Overview
This project explores a Kaggle dataset of 3,500 ecommerce transactions. I followed a standard EDA workflow — loading and cleaning the data, then exploring sales and profit trends across categories, products, regions, and time periods. The data is clean but synthetic: all profit values are positive and margins cluster around 17%, suggesting it was generated rather than collected from real sales.
Data & Preparation
The dataset contains 3,500 rows across 7 columns, loaded from a CSV and parsed with Pandas:
# Load and inspect data
df = pd.read_csv("data.csv")
df.info()
df.describe()
RangeIndex: 3500 entries, 0 to 3499
Data columns (total 7 columns):
# Column Non-Null Count Dtype
--- ------ -------------- -----
0 Order Date 3500 non-null datetime64[ns]

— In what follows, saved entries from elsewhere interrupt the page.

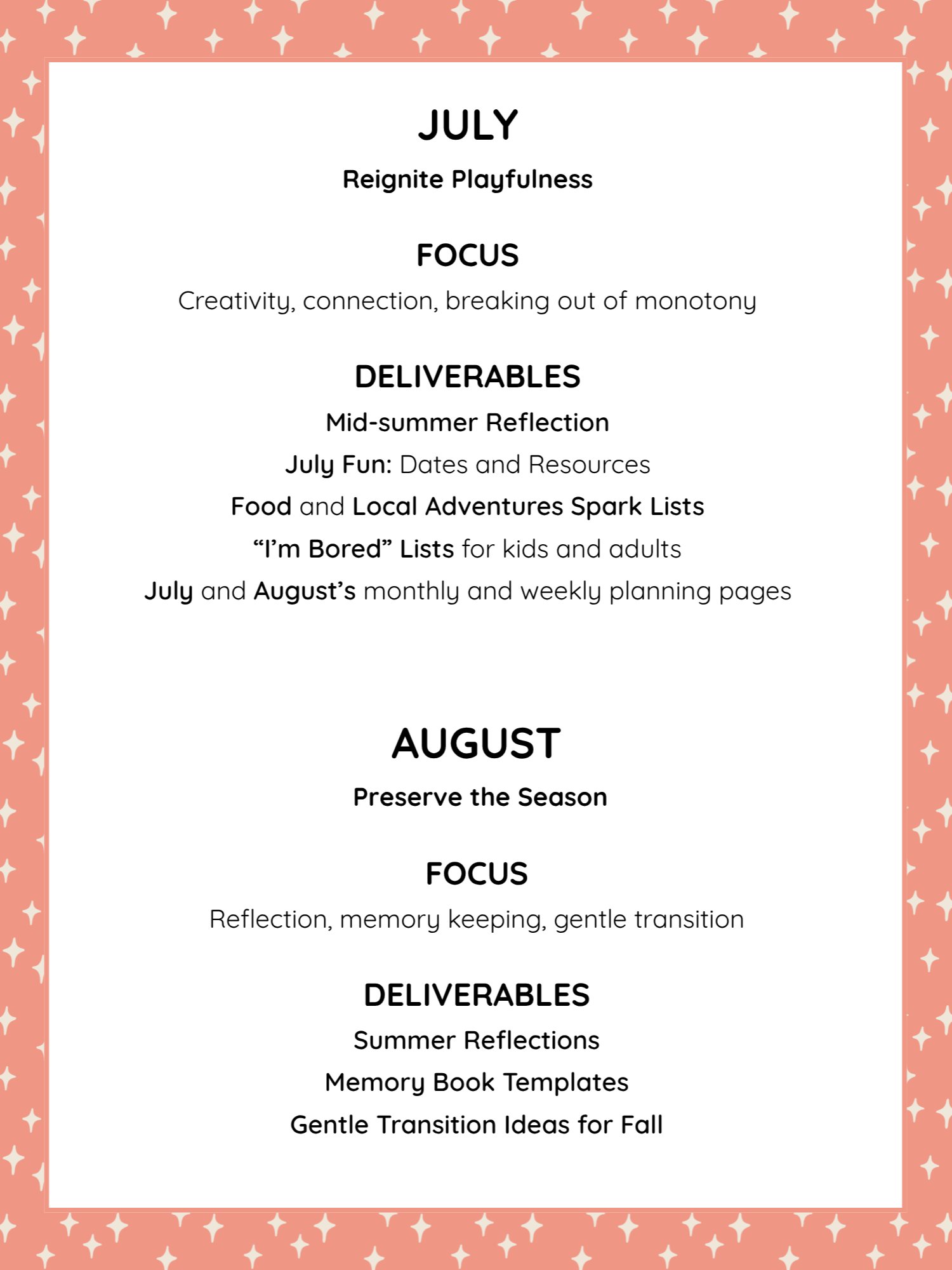 JULY

Reignite Playfulness

FOCUS

Creativity, connection, breaking out of monotony

DELIVERABLES

Mid-summer Reflection

July Fun: Dates and Resources

Food and Local Adventures Spark Lists

“I’m Bored” Lists for kids and adults

July and August’s monthly and weekly planning pages

AUGUST

Preserve the Season

FOCUS

Reflection, memory keeping, gentle transition

DELIVERABLES

Summer Reflections

Memory Book Templates

Gentle Transition Ideas for Fall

1 Product Name 3500 non-null object
2 Category 3500 non-null object
3 Region 3500 non-null object
4 Quantity 3500 non-null int64
5 Sales 3500 non-null int64
6 Profit 3500 non-null float64
dtypes: datetime64[ns](1), float64(1), int64(2), object(3)
memory usage: 191.5+ KB
Exploratory Analysis
A look at overall sales and profit performance across categories and products.
Sales by Category
Profits by Category
Key Findings
Deeper dive into top performers and trends across the dataset.
Top 10 Products by Sales
Top 10 Products by Profit
Top 10 products by margin:
Product Name Category
Camera Electronics 0.178177
Laptop Electronics 0.177311
Headphones Accessories 0.174675
Smartwatch Electronics 0.173527
Mouse Accessories 0.173300
Monitor Accessories 0.173281
Printer Office 0.172839
Keyboard Accessories 0.172123
Smartphone Electronics 0.171899
Tablet Electronics 0.169807
Name: Margin, dtype: float64
Monthly Sales Over Time
Conclusion
- Electronics leads in both sales and profit across all categories.
- December is the strongest month for profit.
- February is the weakest month for profit.
- Products have margins around 17% — data is most likely fake (from Kaggle datasets).
Recommendations
- Increase marketing focus on Electronics
- Offer incentives during February (promotions, discounts)
- Investigate the uniform product margins further
This analysis was based on an example dataset from Kaggle — very clean data. The superficial nature of the product margins would suggest this data was not taken from any real sales data, but it demonstrates my ability to gather and present insights.